Dans la nouvelle étude, les scientifiques notent que la composition de la Terre primitive a rendu difficile la formation de la foudre, ce qui aurait pu être le cas.

Augmenter le temps nécessaire à la formation et à l’accumulation de molécules prébiotiques importantes pour la vie.

Les chercheurs ont noté que les électrons se comportentdifféremment dans une atmosphère composée de méthane et d'ammoniac, et dans une atmosphère composée principalement de dioxyde de carbone et d'azote moléculaire. Il est logique de supposer que les décharges de foudre se comporteront également différemment, ce qui peut affecter la probabilité de formation de molécules prébiotiques sur la Terre primitive. Cependant, peu ont modélisé la façon dont les coups de foudre changent dans différentes conditions atmosphériques.

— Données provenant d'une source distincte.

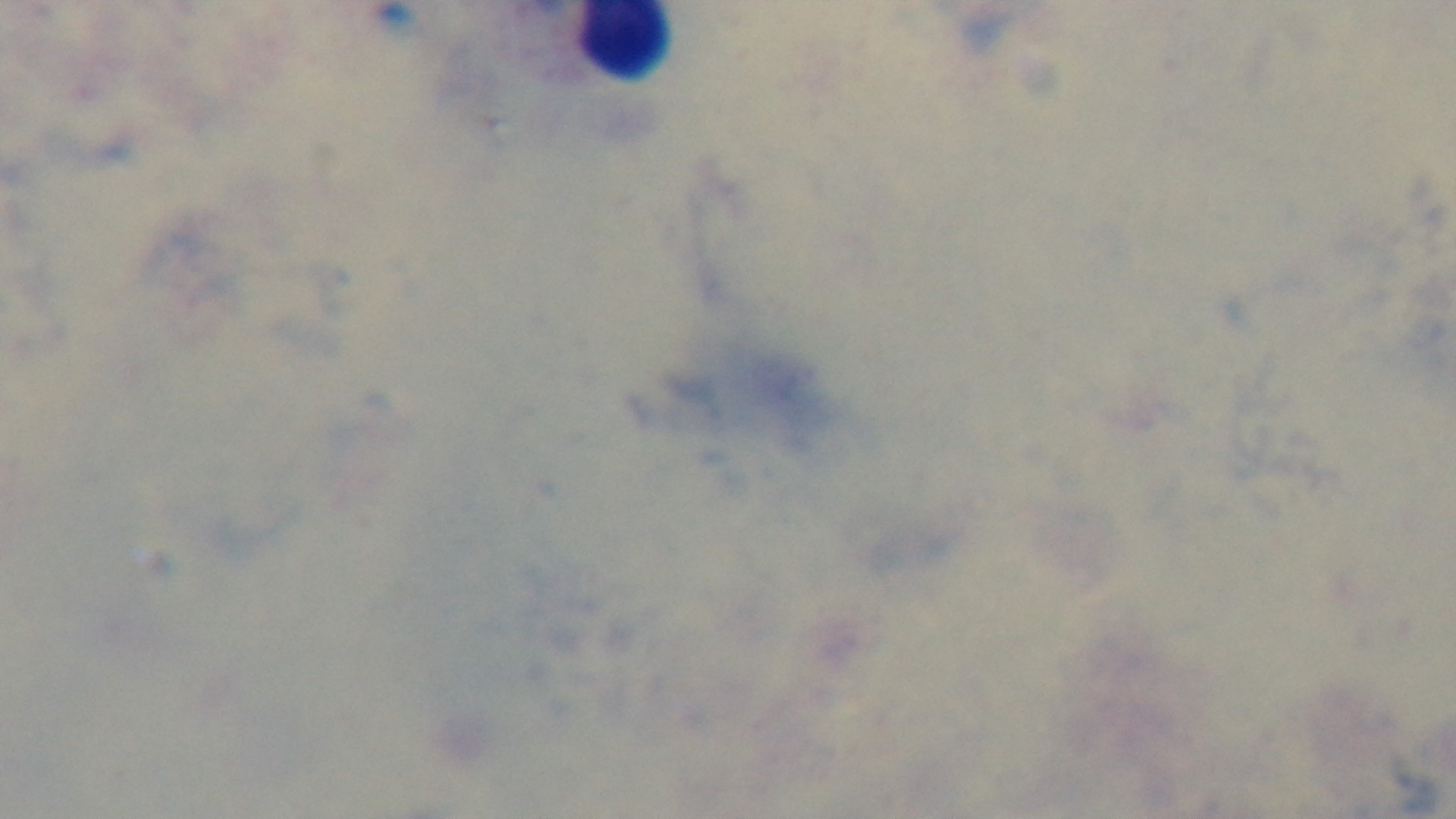
Summary:
  - Objective: 100x oil immersion
  - Capture: mounted 4K digital camera
  - Malaria status: uninfected
  - Preparation: thick blood film
  - Field of view: one from the slide
  - Stain: Giemsa
  - Modality: light microscopy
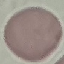

result = no malaria parasites seen
image type = cell patch, automatically extracted from a larger field of view and resized to 64 × 64 pixels
stain = Giemsa
preparation = thin blood smear
capture = smartphone through the microscope eyepiece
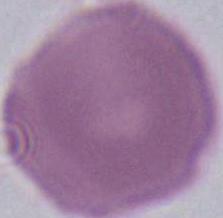 Captured at 1000x magnification. Micrograph. A red blood cell is shown.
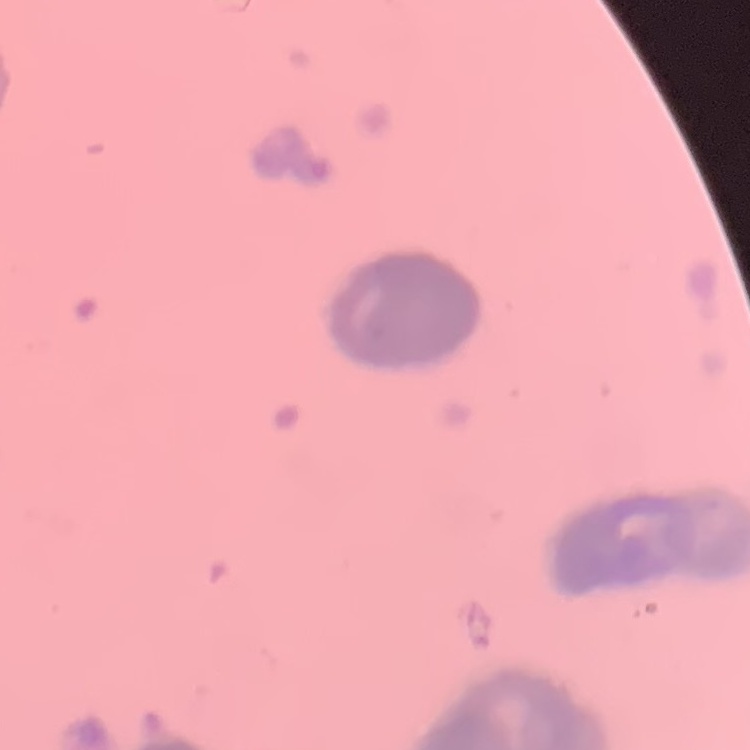

Summary:
  - Red blood cell morphology: rouleaux formation
  - Image type: one tile cut from a larger photomicrograph
  - Stain: Field's or Giemsa
  - Preparation: thin peripheral smear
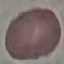

Malaria status: uninfected. Thin blood film. Giemsa-stained preparation. Automatically extracted cell patch, resized to 64 × 64 pixels. Acquired by smartphone through the microscope eyepiece.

Pour voir à quelle fréquence les électrons et les moléculesgaz pourraient entrer en collision dans deux versions de l'atmosphère terrestre primitive, les chercheurs ont modélisé la probabilité d'une décharge - c'est la première étape d'un coup de foudre. Ils ont découvert que dans une atmosphère composée de dioxyde de carbone et d'azote, cela est beaucoup plus difficile à réaliser.

« Dans une atmosphère riche en azote et en carbone, des champs électriques plus forts sont nécessaires pour qu’une décharge se produise »,  a déclaré Christoph Koen, scientifique à l’Institut spatial national de l’Université technique du Danemark qui a dirigé l’étude.

Des modèles ont montré que dans une atmosphère de dioxyde de carbonegaz et d'azote, la décharge nécessite un champ électrique d'environ 28% plus fort, car les molécules de gaz et les électrons sont moins susceptibles d'entrer en collision et d'accumuler des charges électriques. La mise à l'échelle dans l'espace et dans le temps suggère qu'il y a eu moins de coups de foudre au début de l'histoire de la Terre, ce qui rend les molécules prébiotiques moins susceptibles de se former.

L'étude a simulé les premiers stades de l'AVCla foudre, alors Ken et ses collègues pensent que la prochaine étape consiste à simuler des coups de foudre et à combiner cela avec des modèles de chimie atmosphérique. Prises ensemble, ces études peuvent fournir une image plus complète de la façon dont la foudre pourrait être liée aux molécules prébiotiques.